TheArticle: Why are electric scooters still illegal?

This piece was first published on TheArticle.

Currently, riding an electric scooter on a public road will earn you six points on your driving licence and a £300 fine. This is a crazy, reactive policy. The government ought to be regulating electric scooters as much as is necessary to ensure their safety, and nothing more. It looks like that, at long last, is about to happen.

It was reported last week that ministers are expected to launch a consultation on how we should go about regulating electric scooters. According to the Times, we will soon be permitted to whizz around on them on roads and in cycle lanes. Legalisation will initially be implemented in cities on a trial basis, with a view to expanding the policy nationwide.
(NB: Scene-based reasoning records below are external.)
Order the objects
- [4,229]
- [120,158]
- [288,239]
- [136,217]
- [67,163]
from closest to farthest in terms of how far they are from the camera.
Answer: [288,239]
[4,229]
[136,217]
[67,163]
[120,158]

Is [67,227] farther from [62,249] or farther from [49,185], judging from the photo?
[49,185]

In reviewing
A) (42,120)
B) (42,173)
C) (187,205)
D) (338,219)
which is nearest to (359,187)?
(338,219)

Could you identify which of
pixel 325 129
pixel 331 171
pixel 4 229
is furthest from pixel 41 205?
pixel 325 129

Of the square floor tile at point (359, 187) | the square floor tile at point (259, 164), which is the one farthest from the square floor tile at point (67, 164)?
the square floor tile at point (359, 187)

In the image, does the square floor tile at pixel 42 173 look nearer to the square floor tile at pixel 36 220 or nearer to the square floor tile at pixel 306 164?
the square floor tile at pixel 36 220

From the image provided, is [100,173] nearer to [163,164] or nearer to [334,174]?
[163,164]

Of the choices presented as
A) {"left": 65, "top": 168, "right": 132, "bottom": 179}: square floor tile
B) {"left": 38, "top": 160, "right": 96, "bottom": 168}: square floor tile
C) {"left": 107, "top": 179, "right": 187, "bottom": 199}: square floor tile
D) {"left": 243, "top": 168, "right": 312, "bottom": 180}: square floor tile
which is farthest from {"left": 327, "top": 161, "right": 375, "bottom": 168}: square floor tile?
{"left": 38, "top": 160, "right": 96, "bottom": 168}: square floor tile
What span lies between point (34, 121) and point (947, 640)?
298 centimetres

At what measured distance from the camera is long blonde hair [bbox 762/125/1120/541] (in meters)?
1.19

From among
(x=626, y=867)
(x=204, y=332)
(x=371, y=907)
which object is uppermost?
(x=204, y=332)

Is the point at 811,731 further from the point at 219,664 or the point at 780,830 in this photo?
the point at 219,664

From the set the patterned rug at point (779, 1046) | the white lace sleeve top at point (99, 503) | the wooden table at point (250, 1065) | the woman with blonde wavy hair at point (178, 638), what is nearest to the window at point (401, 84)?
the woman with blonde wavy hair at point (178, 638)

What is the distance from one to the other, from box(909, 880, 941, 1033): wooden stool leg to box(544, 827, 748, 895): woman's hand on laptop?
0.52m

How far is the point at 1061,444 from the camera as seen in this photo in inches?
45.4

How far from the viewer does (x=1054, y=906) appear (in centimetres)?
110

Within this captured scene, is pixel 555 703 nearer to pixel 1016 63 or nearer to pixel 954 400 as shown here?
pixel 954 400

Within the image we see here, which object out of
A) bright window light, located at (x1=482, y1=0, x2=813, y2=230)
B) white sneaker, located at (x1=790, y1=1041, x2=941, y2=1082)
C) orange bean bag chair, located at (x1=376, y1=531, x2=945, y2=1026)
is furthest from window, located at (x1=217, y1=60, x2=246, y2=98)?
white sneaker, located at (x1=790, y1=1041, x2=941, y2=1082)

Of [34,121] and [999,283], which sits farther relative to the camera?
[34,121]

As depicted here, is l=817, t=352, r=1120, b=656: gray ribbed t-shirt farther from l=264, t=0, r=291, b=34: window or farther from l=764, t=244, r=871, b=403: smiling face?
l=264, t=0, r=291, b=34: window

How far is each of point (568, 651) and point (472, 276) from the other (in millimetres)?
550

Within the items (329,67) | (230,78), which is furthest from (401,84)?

The legalisation of electric scooters is long overdue. The UK has fallen behind the rest of the world on this issue. France, Spain, Denmark, Israel and at least twenty US states have already made progress and granted millions of citizens the right to use them.As with all major innovations, when legalisation comes and “scooterism” takes hold, certain sections of the media will launch a scare campaign about this terrifying new threat to our safety and sanity. They will undoubtedly point to a single accident among the many thousands of new scooter users, just as they have done a hundred times before, and a sensationalist article will go viral.

This is no way to approach anything, and it is certainly not a remotely helpful basis upon which to construct government policy. Over 27,000 people were killed or seriously injured on Britain’s scooter-free roads in the past year. Electric scooters, besides everything else, are infinitely safer than our current transportation of choice.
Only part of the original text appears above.